Submitted to: Transactions of the ASAE
Publication Type: Peer Reviewed Journal
Publication Acceptance Date: 11/1/2007
Publication Date: 4/12/2007
Citation: Kirk, I.W. 2007. Measurement and prediction of atomization parameters from fixed-wing aircraft spray nozzles. Transactions of the ASABE. 50:693-703. Interpretive Summary: Many new pesticide product labels specify a spray droplet size that must be used for applying the product. These specifications are prescribed to either minimize spray drift or maximize effectiveness of the product. Spray nozzle size and orientation, spray pressure, and aircraft speed are the primary operational factors that influence droplet size. Computer spreadsheet models were developed that permit aerial applicators to input their operational factors and estimate spray droplet size. These convenient models provide a means for aerial operators of fixed-wing aircraft to comply with pesticide product labels and control spray drift.

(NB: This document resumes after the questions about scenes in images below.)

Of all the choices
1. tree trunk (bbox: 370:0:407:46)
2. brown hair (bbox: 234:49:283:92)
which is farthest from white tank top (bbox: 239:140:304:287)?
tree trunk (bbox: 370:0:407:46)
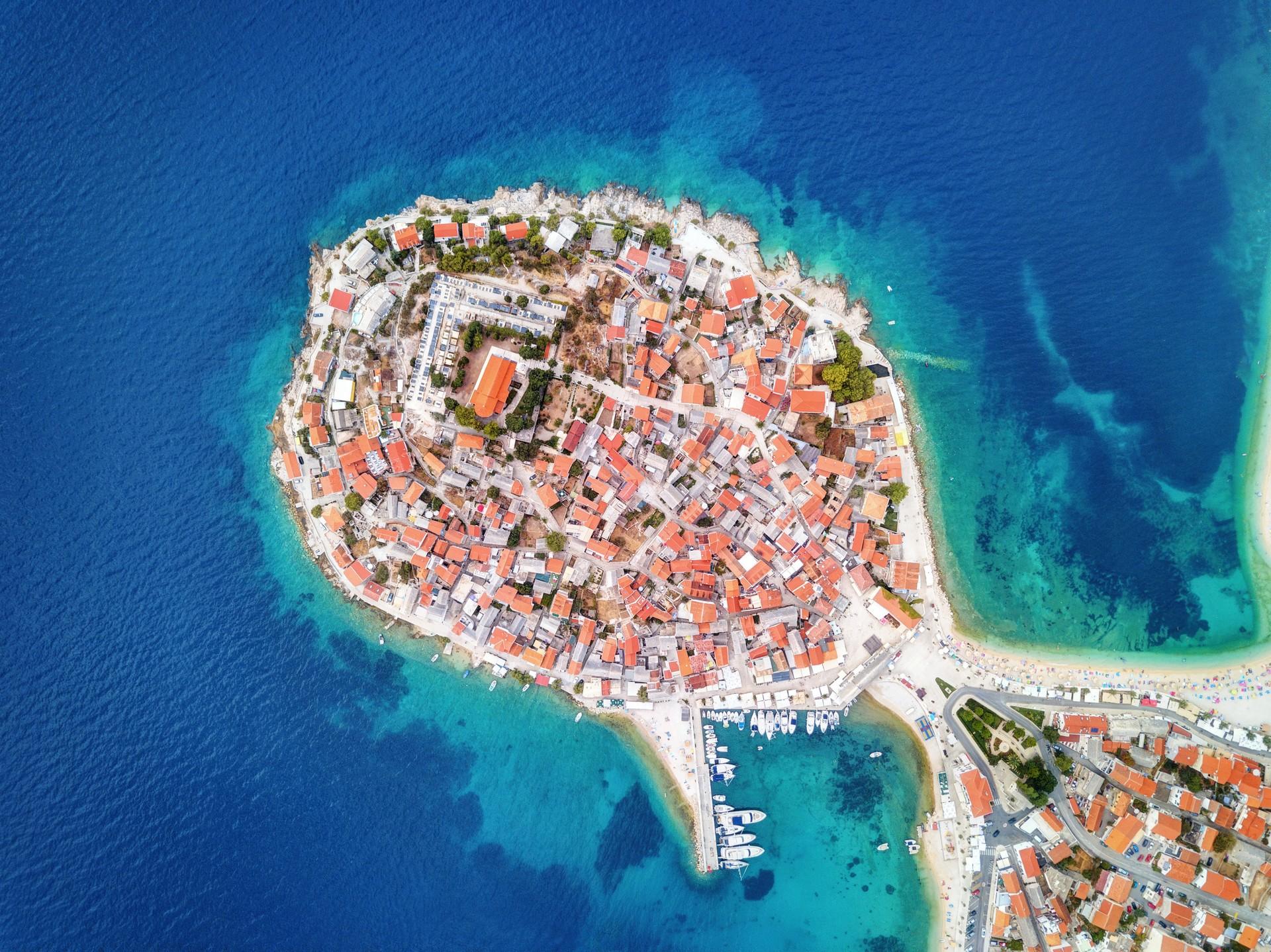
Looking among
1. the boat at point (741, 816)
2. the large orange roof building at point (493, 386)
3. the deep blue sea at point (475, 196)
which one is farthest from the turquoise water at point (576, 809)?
the large orange roof building at point (493, 386)

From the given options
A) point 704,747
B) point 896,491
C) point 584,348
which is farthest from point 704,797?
point 584,348

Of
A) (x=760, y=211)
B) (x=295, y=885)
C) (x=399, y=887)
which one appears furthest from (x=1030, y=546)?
(x=295, y=885)

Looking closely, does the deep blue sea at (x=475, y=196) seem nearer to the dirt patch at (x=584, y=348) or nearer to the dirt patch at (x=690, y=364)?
the dirt patch at (x=690, y=364)

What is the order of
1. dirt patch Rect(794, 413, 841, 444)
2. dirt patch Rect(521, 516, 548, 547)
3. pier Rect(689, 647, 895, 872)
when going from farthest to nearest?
dirt patch Rect(521, 516, 548, 547)
pier Rect(689, 647, 895, 872)
dirt patch Rect(794, 413, 841, 444)

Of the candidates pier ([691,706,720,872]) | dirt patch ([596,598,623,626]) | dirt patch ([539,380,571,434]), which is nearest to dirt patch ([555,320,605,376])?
dirt patch ([539,380,571,434])

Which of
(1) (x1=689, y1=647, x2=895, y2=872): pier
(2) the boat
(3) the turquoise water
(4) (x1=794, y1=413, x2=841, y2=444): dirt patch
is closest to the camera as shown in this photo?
(4) (x1=794, y1=413, x2=841, y2=444): dirt patch

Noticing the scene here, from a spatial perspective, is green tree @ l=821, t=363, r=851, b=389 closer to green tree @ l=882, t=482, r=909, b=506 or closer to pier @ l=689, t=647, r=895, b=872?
green tree @ l=882, t=482, r=909, b=506
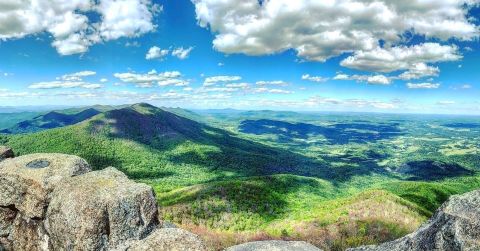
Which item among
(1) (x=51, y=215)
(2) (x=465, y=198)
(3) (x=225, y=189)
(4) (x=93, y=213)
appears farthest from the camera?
(3) (x=225, y=189)

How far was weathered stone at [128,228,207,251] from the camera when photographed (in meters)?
15.7

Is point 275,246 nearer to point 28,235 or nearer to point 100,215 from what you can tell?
point 100,215

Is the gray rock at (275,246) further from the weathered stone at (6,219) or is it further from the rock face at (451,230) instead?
the weathered stone at (6,219)

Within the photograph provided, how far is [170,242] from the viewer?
52.7ft

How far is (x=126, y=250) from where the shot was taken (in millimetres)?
15867

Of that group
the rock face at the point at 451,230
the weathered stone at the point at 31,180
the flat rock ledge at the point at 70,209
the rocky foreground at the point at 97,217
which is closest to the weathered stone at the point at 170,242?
the rocky foreground at the point at 97,217

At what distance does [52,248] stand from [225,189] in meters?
140

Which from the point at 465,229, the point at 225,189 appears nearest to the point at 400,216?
the point at 225,189

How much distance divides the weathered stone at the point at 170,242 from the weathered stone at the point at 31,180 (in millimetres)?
15439

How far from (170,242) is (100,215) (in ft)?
30.9

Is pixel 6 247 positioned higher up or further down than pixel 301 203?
higher up

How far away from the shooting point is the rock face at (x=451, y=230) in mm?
16250

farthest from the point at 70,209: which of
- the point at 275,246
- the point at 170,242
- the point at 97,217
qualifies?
the point at 275,246

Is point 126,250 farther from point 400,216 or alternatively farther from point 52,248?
point 400,216
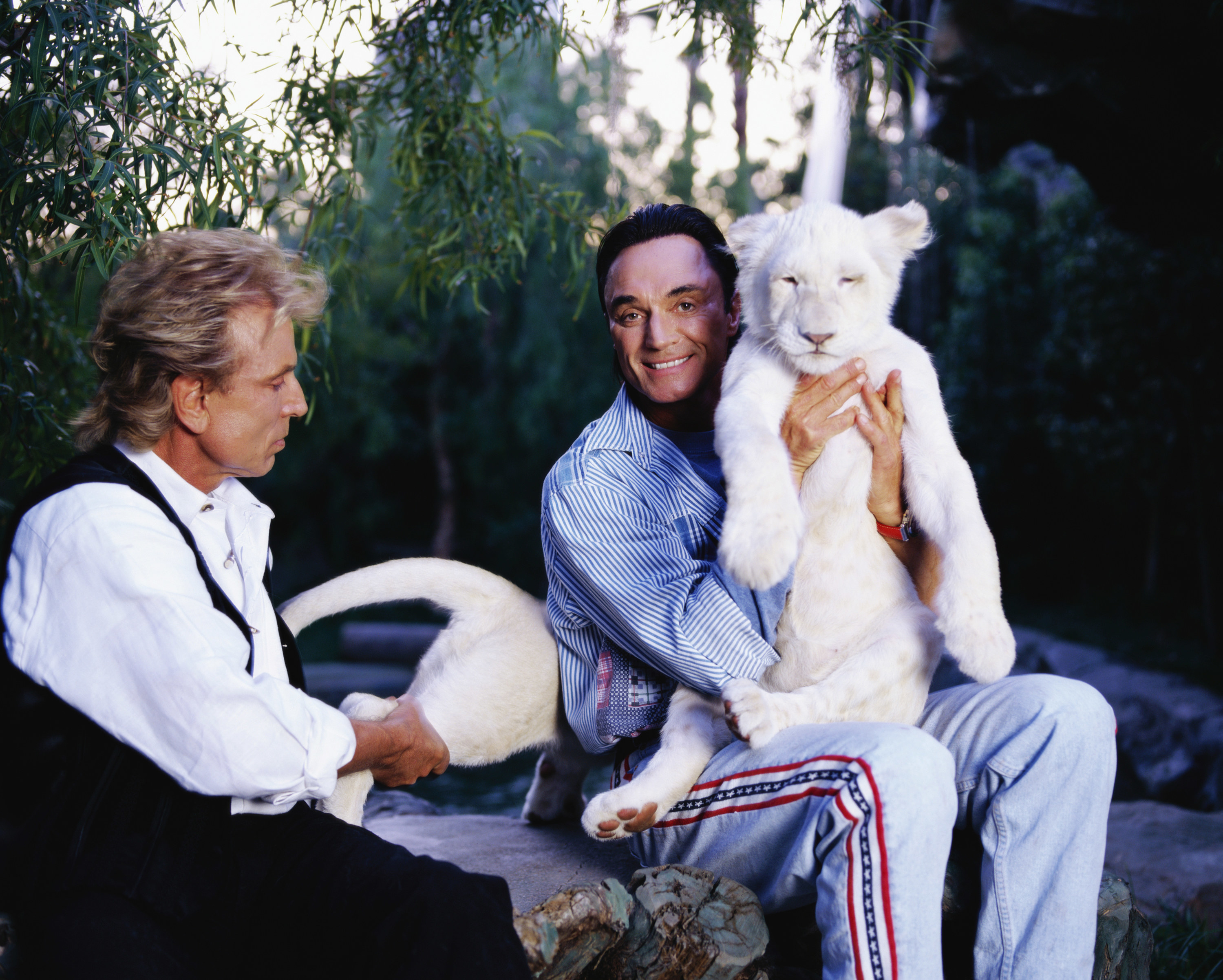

Technical Abstract: Pesticide applicators should be knowledgeable about droplet spectra classification and compliance with crop protection product labels. Some pesticide product labels specify application with a certain droplet spectra classification and labels for many new and reregistered products are expected to require application within a specified range of the spray droplet spectrum (e.g., Medium or Coarse). Applicators of pesticides will need to know how to achieve the specified droplet spectra classification with their application. Spray nozzle parameters, pressure, and airspeed are primary factors that influence droplet spectra classification from aerial spray nozzles. Computer spreadsheet models for spray nozzles commonly used on fixed-wing aircraft were developed that will permit applicators to select their spray nozzle, input operational conditions for an application, and predict the expected droplet spectra classification. Atomization models are presented for eleven commonly used spray nozzles on fixed-wing aircraft. These models provide a tool that applicators can use to mitigate spray drift and ensure compliance with crop protection product label requirements for applying sprays with a specific droplet spectra classification.